ALLEGATIONS of the forced conversion of young Hindu women in Sindh, endorsed by the Human Rights Commission of Pakistan, bring to light yet again the dilemma faced by the minority Hindu community.

Many families say they live in fear and insecurity as reportedly some 20 young girls are said to convert to Islam on a monthly basis. Each incident begins with allegations of kidnapping and forced conversions levelled by the affected family and ends in the girl in question being produced in a court of law to declare that she has converted of her own free will. Such court hearings take place under highly tense circumstances, where police and armed Islamists are said to threaten the complainants of dire consequences, and the ‘converted’ woman is not allowed to meet her family members or community elders.

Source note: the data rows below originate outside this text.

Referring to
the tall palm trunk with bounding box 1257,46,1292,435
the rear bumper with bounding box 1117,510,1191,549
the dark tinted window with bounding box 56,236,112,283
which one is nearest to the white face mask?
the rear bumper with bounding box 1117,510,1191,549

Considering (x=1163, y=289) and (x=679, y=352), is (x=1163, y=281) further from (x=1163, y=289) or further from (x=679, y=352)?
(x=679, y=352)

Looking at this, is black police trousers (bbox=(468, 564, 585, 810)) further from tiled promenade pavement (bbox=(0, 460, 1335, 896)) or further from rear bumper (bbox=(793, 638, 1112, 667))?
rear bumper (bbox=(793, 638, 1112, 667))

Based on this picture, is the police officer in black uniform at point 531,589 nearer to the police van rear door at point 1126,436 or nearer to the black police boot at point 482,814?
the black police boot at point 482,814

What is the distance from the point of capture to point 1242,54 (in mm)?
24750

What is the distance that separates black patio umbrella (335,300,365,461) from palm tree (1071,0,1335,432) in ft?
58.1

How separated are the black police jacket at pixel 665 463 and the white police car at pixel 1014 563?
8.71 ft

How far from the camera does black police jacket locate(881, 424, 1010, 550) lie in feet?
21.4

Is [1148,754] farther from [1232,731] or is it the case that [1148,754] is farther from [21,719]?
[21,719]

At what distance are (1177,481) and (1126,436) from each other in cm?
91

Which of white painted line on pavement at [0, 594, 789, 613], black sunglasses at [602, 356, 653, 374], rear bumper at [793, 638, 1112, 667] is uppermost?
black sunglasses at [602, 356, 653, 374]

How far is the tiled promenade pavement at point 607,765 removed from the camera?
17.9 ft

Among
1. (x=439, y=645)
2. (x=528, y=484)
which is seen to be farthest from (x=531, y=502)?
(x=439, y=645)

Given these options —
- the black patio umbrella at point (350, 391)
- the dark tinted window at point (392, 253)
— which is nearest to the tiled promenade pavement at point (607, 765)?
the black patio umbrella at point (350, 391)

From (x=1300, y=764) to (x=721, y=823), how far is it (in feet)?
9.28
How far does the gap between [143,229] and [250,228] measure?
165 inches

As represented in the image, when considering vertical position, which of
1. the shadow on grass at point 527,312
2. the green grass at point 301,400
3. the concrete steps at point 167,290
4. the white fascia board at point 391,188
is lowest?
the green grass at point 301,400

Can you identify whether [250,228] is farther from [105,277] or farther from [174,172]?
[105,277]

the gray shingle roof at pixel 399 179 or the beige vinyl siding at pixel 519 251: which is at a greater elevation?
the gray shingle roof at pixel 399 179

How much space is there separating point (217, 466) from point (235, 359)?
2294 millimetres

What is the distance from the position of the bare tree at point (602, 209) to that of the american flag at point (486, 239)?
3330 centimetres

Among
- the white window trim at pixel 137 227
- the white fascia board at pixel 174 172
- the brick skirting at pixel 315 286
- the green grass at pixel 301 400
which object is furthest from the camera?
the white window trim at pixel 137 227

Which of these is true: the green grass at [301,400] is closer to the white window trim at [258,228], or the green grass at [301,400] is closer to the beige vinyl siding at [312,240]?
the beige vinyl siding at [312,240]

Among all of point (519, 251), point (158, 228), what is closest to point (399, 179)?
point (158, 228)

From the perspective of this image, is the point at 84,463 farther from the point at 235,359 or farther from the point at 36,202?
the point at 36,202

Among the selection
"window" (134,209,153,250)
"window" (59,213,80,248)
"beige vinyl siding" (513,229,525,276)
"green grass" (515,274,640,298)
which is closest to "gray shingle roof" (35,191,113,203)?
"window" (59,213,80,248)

Observing this repeated pattern and the coercion involved, the HRCP is right in questioning the veracity of such conversions. Why is it only young women of marriageable age, and not male members of the Hindu community, who nearly always convert under dubious circumstances, ask human rights activists. Reports of Hindu families migrating to India and elsewhere also surface from time to time, with fear and insecurity cited as the main reason for the move. The Sindh Assembly may have taken up the issue for a summary debate recently, but the provincial government has remained silent on the treatment of minorities, a general state of apathy being the unfortunate norm.

The law and order situation in Sindh leaves much to be desired. Kidnapping for ransom in cities and towns remains high; in the hinterland, especially where minorities are concerned, the practice also involves the abduction of women by those with any feudal power for reasons based in sheer lust and debauchery. In case the girl belongs to a minority faith, the crime committed often finds a ready alibi in claims of conversion, with the local mullahs mobilised to lend support to these. The law, even when it takes its logical course under the charged circumstances, is nearly always seen to take the convenient route: it endorses the ‘conversion’ and lets the girl go with her alleged abductor. This painful pattern, without any hope of redress or sincere investigation, has left the Hindu community in duress. The government must take up the issue with due urgency, and heed the advice of rights groups to take the women involved in protective custody pending a full investigation into alleged abduction and forced conversions. Democratic norms and plain decency demand that justice be served regardless of the faith of the parties involved.